View evaluation results

After you define an evaluation task, run it to get the evaluation results:

from vertexai.evaluation import EvalTask

eval_result = EvalTask(
    dataset=DATASET,
    metrics=[METRIC_1, METRIC_2, METRIC_3],
    experiment=EXPERIMENT_NAME,
).evaluate(
    model=MODEL,
    experiment_run=EXPERIMENT_RUN_NAME,
)

The eval_result object is an instance of the EvalResult class, which contains the results of the evaluation run. It has the following key attributes:

  • summary_metrics: A dictionary of aggregated evaluation metrics for an evaluation run.
  • metrics_table: A pandas.DataFrame table that contains evaluation dataset inputs, responses, explanations, and metric results per row.
  • metadata: The experiment name and experiment run name for the evaluation run.
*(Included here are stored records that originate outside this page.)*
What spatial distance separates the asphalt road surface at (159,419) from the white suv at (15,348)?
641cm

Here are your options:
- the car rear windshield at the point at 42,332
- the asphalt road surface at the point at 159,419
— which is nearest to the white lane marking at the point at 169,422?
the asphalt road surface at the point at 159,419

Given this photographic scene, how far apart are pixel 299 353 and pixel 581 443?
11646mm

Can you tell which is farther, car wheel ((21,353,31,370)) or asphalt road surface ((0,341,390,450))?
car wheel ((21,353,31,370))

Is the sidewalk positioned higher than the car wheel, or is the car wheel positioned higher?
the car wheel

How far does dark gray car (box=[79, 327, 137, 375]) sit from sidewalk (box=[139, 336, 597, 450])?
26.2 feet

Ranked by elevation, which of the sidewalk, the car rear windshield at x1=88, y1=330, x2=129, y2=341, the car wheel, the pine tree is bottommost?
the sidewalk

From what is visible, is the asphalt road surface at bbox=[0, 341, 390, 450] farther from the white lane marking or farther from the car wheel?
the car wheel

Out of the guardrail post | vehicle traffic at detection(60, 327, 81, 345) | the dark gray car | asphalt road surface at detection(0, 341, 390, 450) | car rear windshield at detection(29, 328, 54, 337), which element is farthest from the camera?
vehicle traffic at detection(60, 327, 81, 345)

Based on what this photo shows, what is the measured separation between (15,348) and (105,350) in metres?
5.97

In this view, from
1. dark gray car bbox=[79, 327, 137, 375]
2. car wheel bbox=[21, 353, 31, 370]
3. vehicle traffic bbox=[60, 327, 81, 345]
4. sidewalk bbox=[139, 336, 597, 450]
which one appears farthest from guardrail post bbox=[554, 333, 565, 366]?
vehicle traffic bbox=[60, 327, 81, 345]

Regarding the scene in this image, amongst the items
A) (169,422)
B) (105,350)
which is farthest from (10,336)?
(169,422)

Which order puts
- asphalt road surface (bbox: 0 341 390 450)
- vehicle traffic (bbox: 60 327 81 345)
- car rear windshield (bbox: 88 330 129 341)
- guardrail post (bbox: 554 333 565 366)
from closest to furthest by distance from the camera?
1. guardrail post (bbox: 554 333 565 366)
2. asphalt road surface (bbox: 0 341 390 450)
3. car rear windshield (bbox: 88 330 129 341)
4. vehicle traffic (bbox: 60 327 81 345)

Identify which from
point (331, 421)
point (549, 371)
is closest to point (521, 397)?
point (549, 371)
The EvalResult class is defined as follows:

@dataclasses.dataclass
class EvalResult:
    """Evaluation result.

    Attributes:
      summary_metrics: A dictionary of aggregated evaluation metrics for an evaluation run.
      metrics_table: A pandas.DataFrame table containing evaluation dataset inputs,
        responses, explanations, and metric results per row.
      metadata: the experiment name and experiment run name for the evaluation run.
    """

    summary_metrics: Dict[str, float]
    metrics_table: Optional["pd.DataFrame"] = None
    metadata: Optional[Dict[str, str]] = None

You can use helper functions to display the evaluation results in the Colab notebook as follows:

Tables for summary metrics and row-based metrics

Visualize evaluation results

You can plot summary metrics in a radar or bar chart for visualization and comparison between results from different evaluation runs. This visualization can be helpful for evaluating different models and prompt templates.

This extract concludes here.